US core consumer prices hit one-year high

US core consumer prices hit one-year high

US core consumer inflation advanced to its highest level in more than a year, data on Thursday showed as prices were boosted by higher healthcare costs. Core consumer prices, which strip out volatile items like energy and food rose 2.4 per cent year-on-year exceeding expectations for a 2.3 per cent rise, the Bureau of Labor Statistics said. That was the highest reading since July 2018 and sees core inflation hovering around levels not seen consistently since 2008.The headline consumer price index rose 0.1 per cent in August from the previous month — when it rose by 0.3 per cent — in line with expectations. That translated to 1.7 per cent year-on-year increase for the CPI index, shy of economists for a 1.6 per cent increase, according to a Refinitiv survey. So-called shelter and medical care costs climbed but were offset by the third decline in energy prices in the past four months. The energy index fell 1.9 per cent, dragged down by gasoline costs.

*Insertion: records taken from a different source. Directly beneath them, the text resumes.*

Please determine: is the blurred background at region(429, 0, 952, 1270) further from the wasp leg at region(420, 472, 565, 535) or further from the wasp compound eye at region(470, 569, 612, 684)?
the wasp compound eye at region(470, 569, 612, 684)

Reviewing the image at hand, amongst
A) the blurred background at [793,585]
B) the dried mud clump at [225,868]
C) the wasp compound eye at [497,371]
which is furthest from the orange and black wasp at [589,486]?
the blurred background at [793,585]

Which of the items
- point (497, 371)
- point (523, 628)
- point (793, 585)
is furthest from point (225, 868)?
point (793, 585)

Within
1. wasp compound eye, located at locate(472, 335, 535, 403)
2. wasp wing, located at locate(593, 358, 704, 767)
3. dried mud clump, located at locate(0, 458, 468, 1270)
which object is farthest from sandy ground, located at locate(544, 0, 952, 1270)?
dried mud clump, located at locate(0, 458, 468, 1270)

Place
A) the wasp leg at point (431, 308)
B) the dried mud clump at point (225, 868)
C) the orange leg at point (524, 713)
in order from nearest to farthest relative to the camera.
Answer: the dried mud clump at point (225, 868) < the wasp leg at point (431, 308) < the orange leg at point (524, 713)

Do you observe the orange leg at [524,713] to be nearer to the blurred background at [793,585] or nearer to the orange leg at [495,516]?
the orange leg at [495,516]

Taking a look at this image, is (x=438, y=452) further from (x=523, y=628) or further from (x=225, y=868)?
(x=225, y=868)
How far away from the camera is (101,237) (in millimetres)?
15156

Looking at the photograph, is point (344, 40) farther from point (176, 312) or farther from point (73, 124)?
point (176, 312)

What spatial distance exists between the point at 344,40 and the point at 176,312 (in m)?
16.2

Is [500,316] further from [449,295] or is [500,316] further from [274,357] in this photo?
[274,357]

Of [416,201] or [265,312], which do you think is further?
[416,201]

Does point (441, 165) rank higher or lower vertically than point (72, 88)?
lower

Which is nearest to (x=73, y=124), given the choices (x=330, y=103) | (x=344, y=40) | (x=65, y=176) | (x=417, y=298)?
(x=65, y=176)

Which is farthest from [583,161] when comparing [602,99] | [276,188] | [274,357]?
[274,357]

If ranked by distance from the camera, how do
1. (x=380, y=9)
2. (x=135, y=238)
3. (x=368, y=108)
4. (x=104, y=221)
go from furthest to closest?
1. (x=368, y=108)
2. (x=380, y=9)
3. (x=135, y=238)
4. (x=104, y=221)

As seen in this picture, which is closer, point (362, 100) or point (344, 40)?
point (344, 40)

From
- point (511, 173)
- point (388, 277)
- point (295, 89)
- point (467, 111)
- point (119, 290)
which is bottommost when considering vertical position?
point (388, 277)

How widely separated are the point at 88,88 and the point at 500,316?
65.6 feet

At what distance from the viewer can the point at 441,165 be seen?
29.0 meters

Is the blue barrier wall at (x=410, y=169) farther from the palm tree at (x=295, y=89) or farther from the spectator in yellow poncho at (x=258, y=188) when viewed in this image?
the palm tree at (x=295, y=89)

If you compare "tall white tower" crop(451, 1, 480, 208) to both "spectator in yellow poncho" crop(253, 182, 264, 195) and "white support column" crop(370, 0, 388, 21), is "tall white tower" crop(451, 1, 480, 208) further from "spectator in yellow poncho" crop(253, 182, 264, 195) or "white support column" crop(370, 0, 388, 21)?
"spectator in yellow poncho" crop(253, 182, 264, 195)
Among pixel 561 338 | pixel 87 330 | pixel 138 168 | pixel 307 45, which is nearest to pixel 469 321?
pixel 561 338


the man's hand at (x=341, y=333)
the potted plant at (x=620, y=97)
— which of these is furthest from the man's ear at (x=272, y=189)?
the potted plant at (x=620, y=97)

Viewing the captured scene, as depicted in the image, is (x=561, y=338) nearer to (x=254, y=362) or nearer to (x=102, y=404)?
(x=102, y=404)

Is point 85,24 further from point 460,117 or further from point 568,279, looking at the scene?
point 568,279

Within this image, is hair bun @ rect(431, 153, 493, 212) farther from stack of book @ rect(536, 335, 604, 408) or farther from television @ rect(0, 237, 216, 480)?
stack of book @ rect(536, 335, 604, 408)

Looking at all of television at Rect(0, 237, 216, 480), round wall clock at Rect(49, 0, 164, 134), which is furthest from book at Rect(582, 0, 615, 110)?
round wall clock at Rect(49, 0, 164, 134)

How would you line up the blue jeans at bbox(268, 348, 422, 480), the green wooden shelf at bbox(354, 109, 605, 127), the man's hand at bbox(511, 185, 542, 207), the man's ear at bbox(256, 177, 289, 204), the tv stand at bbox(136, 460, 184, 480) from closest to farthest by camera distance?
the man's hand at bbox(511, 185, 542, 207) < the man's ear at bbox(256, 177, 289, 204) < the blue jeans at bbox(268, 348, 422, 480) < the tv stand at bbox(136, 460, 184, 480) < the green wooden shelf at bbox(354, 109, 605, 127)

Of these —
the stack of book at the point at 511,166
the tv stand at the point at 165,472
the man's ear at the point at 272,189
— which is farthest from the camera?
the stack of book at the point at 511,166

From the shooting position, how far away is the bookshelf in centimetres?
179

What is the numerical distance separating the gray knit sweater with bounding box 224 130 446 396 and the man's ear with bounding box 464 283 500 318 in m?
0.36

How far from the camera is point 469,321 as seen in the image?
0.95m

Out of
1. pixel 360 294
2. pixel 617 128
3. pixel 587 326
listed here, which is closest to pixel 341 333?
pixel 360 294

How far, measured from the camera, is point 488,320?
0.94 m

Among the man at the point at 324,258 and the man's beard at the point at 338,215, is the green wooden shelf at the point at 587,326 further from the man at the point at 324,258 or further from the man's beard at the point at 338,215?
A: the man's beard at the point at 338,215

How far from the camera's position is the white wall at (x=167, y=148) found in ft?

The Federal Reserve’s decision to lower rates by 25 basis points in July rested in part on the recognition that inflation did not seem to be an immediate threat, giving the central bank more room to act.The Fed is widely expected to deliver a 25 basis point rate cut at its meeting next week. Donald Trump has pressured the central bank to cut interest rates to zero or lower to help boost the economy and on Thursday renewed those calls following a rate cut by the European Central Bank.“The steady rate of unit labour costs growth suggests that a continued acceleration in core inflation is unlikely, and we expect it to level off over the rest of the year,” said Andrew Hunter, economist at Capital Economics. “If core inflation does continue to accelerate, however, that could clearly become a major headache for the Fed, raising the risks of an adverse reaction in the markets if officials are forced to push back against expectations of further easing.”